Variables file (name of the file is defined in configuration file) is a comma separated (CSV) file.
Columns are defined as follows:

Column 0: Variable name (alphanumeric string)
Column 1: Variable initial value (float)
Column 2: Variable minimum value (float)
Column 3: Variable maximum value (float)
Column 4: Perturbation "ck" for the last iteration (float)
Column 5: Relative apply factor "Rk" for the last iteration (float)
Column 6: For simulation mode, this defines the ELO decrease for point x = (+/-) 100 compared to point x = 0 (optimum) (float).

Notes: 
- When ck is defined for the last iteration and the number of iterations is known, it's easy to derive a value for c.
- When ck and Rk are defined for the last iterations, it's easy to derive ak for the last iteration.

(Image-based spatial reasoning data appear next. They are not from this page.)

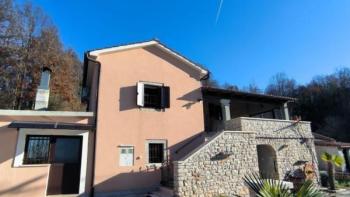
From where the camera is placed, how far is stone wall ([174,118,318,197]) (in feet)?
32.9

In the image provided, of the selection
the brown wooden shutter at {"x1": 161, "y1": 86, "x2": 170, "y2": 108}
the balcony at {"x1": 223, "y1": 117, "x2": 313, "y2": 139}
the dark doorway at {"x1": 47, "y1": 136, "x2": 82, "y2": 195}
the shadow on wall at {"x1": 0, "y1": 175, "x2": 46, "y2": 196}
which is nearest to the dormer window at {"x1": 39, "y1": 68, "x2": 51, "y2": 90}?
the dark doorway at {"x1": 47, "y1": 136, "x2": 82, "y2": 195}

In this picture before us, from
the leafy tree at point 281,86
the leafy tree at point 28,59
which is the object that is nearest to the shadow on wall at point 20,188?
the leafy tree at point 28,59

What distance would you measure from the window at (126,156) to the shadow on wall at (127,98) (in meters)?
2.11

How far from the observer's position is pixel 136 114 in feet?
41.1

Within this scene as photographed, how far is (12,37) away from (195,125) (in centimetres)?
2055

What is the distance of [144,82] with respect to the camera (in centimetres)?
1321

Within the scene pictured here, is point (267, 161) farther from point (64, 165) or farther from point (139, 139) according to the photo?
point (64, 165)

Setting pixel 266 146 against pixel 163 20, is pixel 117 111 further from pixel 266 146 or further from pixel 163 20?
pixel 266 146

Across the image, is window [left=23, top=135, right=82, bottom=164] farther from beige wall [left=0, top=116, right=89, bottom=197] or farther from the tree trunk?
the tree trunk

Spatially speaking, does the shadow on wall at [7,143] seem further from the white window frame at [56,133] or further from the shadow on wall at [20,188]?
the shadow on wall at [20,188]

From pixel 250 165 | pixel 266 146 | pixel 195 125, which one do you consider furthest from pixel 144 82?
pixel 266 146

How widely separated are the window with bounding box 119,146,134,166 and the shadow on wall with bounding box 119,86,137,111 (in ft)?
6.91

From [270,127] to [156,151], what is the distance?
7.41 metres

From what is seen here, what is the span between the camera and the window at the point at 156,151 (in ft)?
40.3
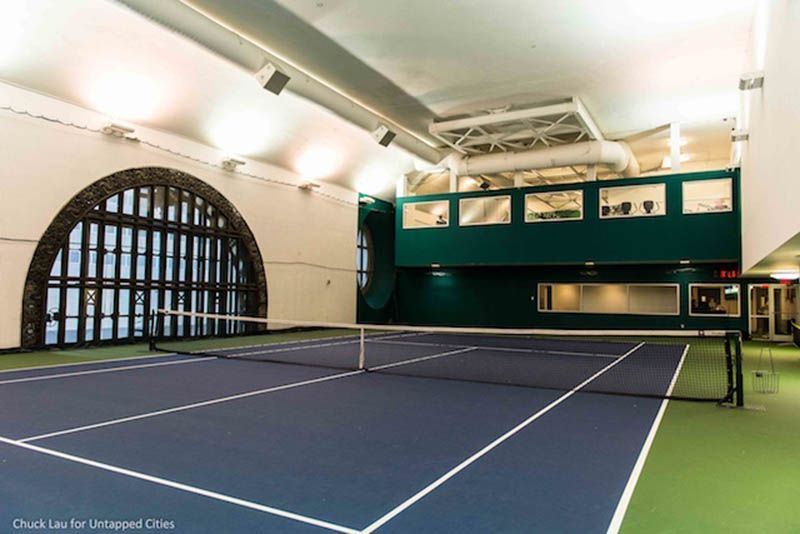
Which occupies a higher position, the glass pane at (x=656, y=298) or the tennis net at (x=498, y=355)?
the glass pane at (x=656, y=298)

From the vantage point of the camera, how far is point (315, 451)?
176 inches

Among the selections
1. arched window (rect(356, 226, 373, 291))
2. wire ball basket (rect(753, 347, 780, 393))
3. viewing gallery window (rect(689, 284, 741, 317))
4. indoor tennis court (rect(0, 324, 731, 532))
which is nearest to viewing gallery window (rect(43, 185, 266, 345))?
indoor tennis court (rect(0, 324, 731, 532))

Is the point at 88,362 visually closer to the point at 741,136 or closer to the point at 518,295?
the point at 741,136

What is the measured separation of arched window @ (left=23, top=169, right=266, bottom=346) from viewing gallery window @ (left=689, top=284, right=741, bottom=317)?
1454cm

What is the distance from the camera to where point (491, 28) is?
10719mm

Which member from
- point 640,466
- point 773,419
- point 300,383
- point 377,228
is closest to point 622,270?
point 377,228

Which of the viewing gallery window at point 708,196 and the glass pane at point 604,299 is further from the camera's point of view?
the glass pane at point 604,299

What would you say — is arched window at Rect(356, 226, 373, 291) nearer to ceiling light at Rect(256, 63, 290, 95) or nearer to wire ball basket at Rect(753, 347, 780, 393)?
ceiling light at Rect(256, 63, 290, 95)

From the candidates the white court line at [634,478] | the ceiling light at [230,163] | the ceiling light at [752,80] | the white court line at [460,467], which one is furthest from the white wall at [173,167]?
the ceiling light at [752,80]

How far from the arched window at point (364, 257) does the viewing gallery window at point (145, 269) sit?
6592mm

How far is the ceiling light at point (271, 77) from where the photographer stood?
1127 cm

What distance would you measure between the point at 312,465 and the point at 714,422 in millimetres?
4470

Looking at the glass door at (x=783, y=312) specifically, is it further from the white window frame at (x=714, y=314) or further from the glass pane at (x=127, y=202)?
the glass pane at (x=127, y=202)

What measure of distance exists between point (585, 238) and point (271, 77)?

Based on that we can derive value for a.
We learn, that the floats ck and Rk refers to the c_k and r_k of the last iteration. c_k is the stepsize tried with the parameter and R_k is the relative percentage of this step actually taken on success.
Therefore in this example you try a (clipped) step of 10 in each direction and later you add 0.002*10 = 0.02 into the direction of the winner.
You need therefore a difference of 50 won games to earn one point of "Aggressivness".

Re: SPSA problems

Posted: Thu Apr 06, 2017 9:38 am
by Ralf Müller
Thanks for your answer!
BeyondCritics wrote:Unfortunately not. If you choose wrong parameters, you can mess it up completely. Furthermore, the spsa algorithm does not find the global optimum. If you set up a problem that has multiple local extrema, you must expect to get different results between runs.
What kind of chess evaluation function could have multiple local extrema?
Isn't it possible to find a global optimum if I choose a high ck?